Любопытство, поиск и экспериментирование — это поведенческие особенности большинства молодых млекопитающих. Однако с возрастом эти качества исчезают, и животные начинают придерживаться общепринятых моделей поведения, характерных для их вида. С другой стороны, люди в этом смысле остаются «молодыми» всю свою жизнь. Мы постоянно любопытны; у нас есть желание знать больше, чем нам нужно знать просто для выживания, стремление удовлетворить своё любопытство, знать ради знания.
Разумеется, в обычной жизни мы по-прежнему воспринимаем лишь то, что нам нужно воспринять. Наши чувства сканируют соответствующие им сцены и выбирают те их составляющие, которые нас волнуют; обычно наш мозг регистрирует только их. Но в нашей «игре», в наших искусствах и науках, мы открыли способы расширить возможности наших органов чувств, а также конечностей, используя всевозможные приспособления, чувствительные к тем сторонам реальности, которые без их помощи ускользнули бы от нашего внимания. Микроскоп открывает нам мир за гранью нашей способности видеть; счётчик Гейгера переводит неощущаемые явления в форму, доступную нашему восприятию.
Очевидно, что «реальность» — это не просто мир, ограниченный нашей осведомлённостью о нём, получаемой посредством пяти чувств и совокупности знаний, которую мы выстроили на этой основе. В любой период истории теологи, философы, учёные, поэты и художники использовали все возможности своего разума для решения одного и того же Вопроса: что такое абсолютная реальность? Их ответы основывались на информации, полученной посредством чувств, а затем преобразованной их личностями, пристрастиями, предвзятыми представлениями о том, что возможно или невозможно, правильно или неправильно, желательно или нежелательно.
Возьмём самый элементарный пример. Все мы думаем, что знаем, как выглядит женщина, но насколько по-разному представляют её облик глаза, чувства и кисть Микеланджело или Тулуз-Лотрека, Ренуара или ван Гога, Бёрн-Джонса или Сутина, Гейнсборо или Пикассо — или, если уж на то пошло, мысли, чувства и перо Вордсворта или Олби, трубадура или Уайли.
Если помнить об этих огромных различиях в восприятии между существами одного вида и даже одной культуры, обладающими одинаковыми органами восприятия, то можем ли мы начать воображать, как выглядел бы мир, если бы пределы наших знаний о нём были каким-то образом изменены или расширены?
Мы расширили наши чувства с помощью приборов. Например, мы знаем о рентгеновских лучах, даже если не способны их воспринимать. Но насколько успешно наш разум, эволюционировавший как продукт нашего восприятия, способен охватывать понятия, мысли или чувства, основанные на совершенно иных способностях к восприятию?
В одной из наших наук, физике, в последние годы были разработаны идеи, которые позволяют сделать смелые шаги в этом направлении. Всё более сложные эксперименты выявляли факты, которые невозможно было сопоставить с реальностью, воспринимаемой нашими чувствами. Как мы смогли бы воспринимать свет как нечто материальное и в то же время нематериальное — как частицу и волну одновременно; электрон, находящийся в двух местах одновременно — когда пространство искривлено? Нам пришлось выразить эти понятия через абстрактную логику математических терминов — на языке, совершенно недоступном для восприятия нашими чувствами и не передающем нашему разуму никакого образа реальности.

#### ИЗВЛЕЧЁННЫЕ ДАННЫЕ
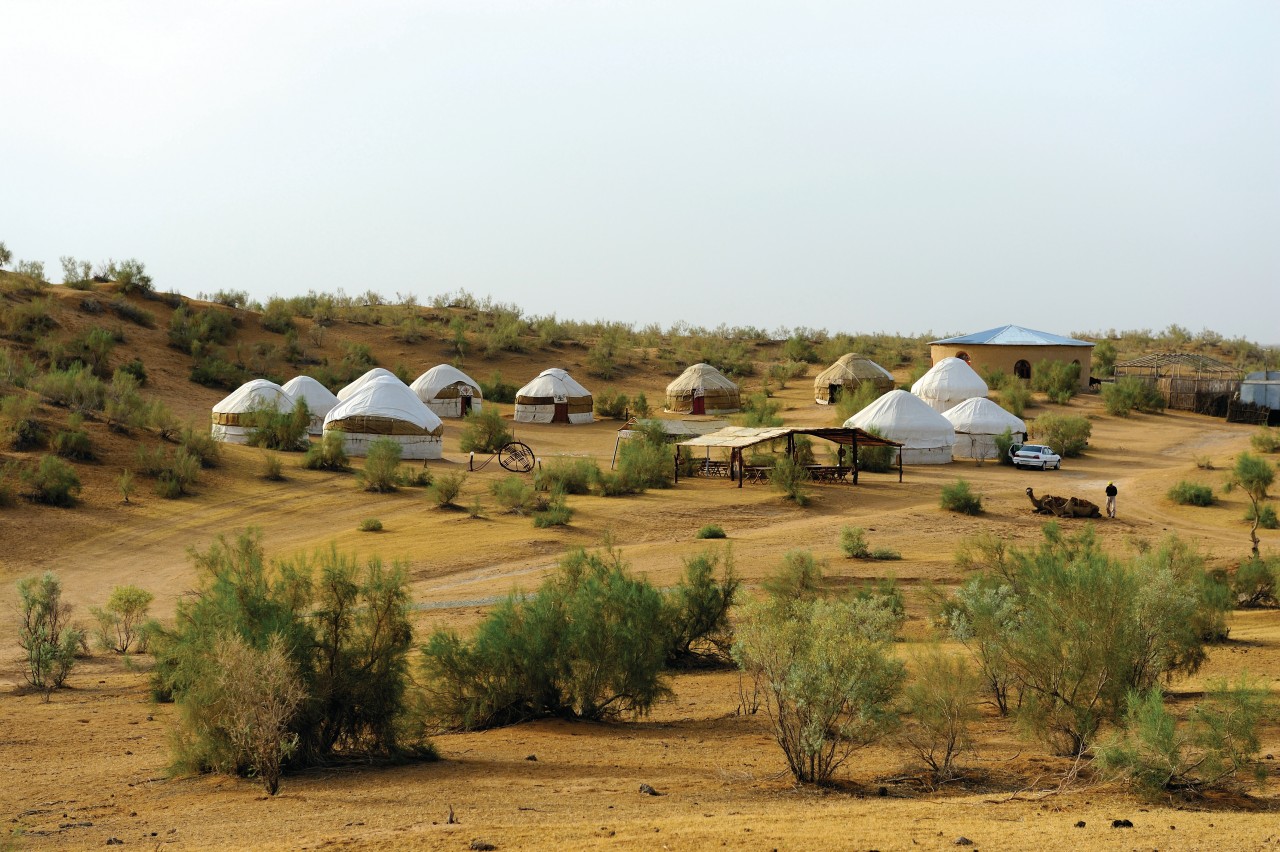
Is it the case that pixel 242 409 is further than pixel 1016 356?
No

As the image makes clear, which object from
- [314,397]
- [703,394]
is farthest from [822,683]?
[703,394]

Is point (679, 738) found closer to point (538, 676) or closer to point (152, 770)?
point (538, 676)

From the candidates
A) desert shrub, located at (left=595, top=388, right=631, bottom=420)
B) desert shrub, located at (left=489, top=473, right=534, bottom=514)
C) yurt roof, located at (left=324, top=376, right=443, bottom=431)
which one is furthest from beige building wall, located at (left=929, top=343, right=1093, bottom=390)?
desert shrub, located at (left=489, top=473, right=534, bottom=514)

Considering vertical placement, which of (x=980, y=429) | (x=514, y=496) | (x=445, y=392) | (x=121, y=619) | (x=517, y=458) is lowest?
(x=121, y=619)

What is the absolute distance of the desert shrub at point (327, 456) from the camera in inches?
1238

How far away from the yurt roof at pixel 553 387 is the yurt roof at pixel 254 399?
425 inches

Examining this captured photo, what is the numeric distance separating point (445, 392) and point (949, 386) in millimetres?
18920

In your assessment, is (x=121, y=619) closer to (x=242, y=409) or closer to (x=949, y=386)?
(x=242, y=409)

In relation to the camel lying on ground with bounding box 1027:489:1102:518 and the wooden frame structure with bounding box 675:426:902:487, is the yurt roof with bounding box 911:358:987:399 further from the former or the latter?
the camel lying on ground with bounding box 1027:489:1102:518

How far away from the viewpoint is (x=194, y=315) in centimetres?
5184

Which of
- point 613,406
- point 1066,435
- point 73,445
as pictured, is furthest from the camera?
point 613,406

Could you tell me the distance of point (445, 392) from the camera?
1832 inches

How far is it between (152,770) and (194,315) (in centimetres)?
4569

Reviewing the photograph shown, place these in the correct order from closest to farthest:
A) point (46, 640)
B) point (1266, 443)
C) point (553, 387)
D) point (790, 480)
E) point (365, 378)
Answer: point (46, 640) → point (790, 480) → point (1266, 443) → point (365, 378) → point (553, 387)
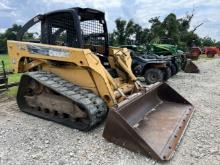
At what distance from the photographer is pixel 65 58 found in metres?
5.09

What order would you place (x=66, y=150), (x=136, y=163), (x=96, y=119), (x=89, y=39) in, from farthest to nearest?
(x=89, y=39) → (x=96, y=119) → (x=66, y=150) → (x=136, y=163)

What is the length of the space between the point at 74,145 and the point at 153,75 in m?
5.58

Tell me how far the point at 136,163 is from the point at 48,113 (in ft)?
7.44

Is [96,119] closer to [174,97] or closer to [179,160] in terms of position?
[179,160]

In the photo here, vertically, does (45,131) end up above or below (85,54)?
below

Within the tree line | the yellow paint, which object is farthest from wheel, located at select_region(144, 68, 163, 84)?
the tree line

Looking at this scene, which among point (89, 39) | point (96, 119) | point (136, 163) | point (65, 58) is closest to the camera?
point (136, 163)

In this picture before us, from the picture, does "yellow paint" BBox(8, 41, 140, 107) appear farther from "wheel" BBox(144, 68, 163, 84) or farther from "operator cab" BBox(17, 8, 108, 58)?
"wheel" BBox(144, 68, 163, 84)

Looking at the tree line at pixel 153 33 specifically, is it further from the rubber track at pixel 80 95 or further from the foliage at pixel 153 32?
the rubber track at pixel 80 95

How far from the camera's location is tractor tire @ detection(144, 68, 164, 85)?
9297 millimetres

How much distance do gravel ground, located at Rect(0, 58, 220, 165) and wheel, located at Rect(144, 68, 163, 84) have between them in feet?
11.8

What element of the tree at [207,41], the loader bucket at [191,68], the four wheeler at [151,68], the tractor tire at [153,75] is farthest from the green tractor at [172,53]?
the tree at [207,41]

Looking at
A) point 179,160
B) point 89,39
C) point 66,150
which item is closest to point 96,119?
point 66,150

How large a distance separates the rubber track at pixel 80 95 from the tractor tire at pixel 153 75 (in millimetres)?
4576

#### ЗАДАНИЯ
1. Переведите на английский язык следующее предложение из текста о восприятии и реальности: «Микроскоп открывает нам мир за гранью нашей способности видеть; счётчик Гейгера переводит неощущаемые явления в форму, доступную нашему восприятию».
2. Ответьте на вопросы по тексту о восприятии и реальности.
(а) Какие поведенческие особенности названы свойственными большинству молодых млекопитающих?
(б) О каких лучах мы знаем, хотя не способны их воспринимать?
(в) В какой науке в последние годы были разработаны идеи, позволяющие сделать смелые шаги в этом направлении?
3. Подхватите текст о восприятии и реальности и продолжите его после последнего предложения.

#### ОТВЕТЫ К ЗАДАНИЯМ
1. The microscope reveals to us a world beyond our ability to see; the Geiger counter translates phenomena we cannot sense into a form accessible to our perception.

2.
(а) Любопытство, поиск и экспериментирование.
(б) О рентгеновских лучах.
(в) В физике.

3.
Конечно, если мы сможем отбросить наши нынешние представления о природе реальности, то, возможно, случайно наткнёмся на нечто похожее на виды разума, которые могли возникнуть в других мирах, сложенных из тех же элементов, что и наш собственный, но, возможно, в иных пропорциях, где цепочка случайностей протянулась в другую сторону. Словно Роберт Фрост на его лесной тропинке[1], мы можем поразмышлять о том, каким мог бы быть наш путь, если бы мы свернули на другую сторону развилки на дороге, по которой шли, или же мы можем пойти ещё дальше и попытаться воссоздать в своём сознании последствия выбора совершенно другого пути.
Даже тогда наше понимание должно измениться в зависимости от той стадии, которой достигли эти иные миры, и в то же самое время мы сами. Если бы смелый межгалактический путешественник добрался до нашей планеты где-то сто миллионов лет назад — что, возможно, и удалось ему или ей, — разве смог бы этот путешественник оценить её потенциальные возможности породить нас, унаследовавших её в настоящее время, и наших потомков, какой бы облик они ни приняли?
Каждое чувство, которым мы обладаем, даёт нам нечто вроде узкого окна в реальность. Небольшая часть материальной вселенной, которую мы воспринимаем таким образом, снабжает нас данными, которые должен обрабатывать наш мозг, наш разум. Видя черты сходства и различия с другими воспринимаемыми данными, сравнивая их с данными, хранящимися в нашей памяти, делая выводы и сверяя эти выводы с накопленными воспоминаниями нашей расы, которые были переданы нам через слова в устной и письменной форме, мы получаем представления, которые, по нашему мнению, соответствуют действительности.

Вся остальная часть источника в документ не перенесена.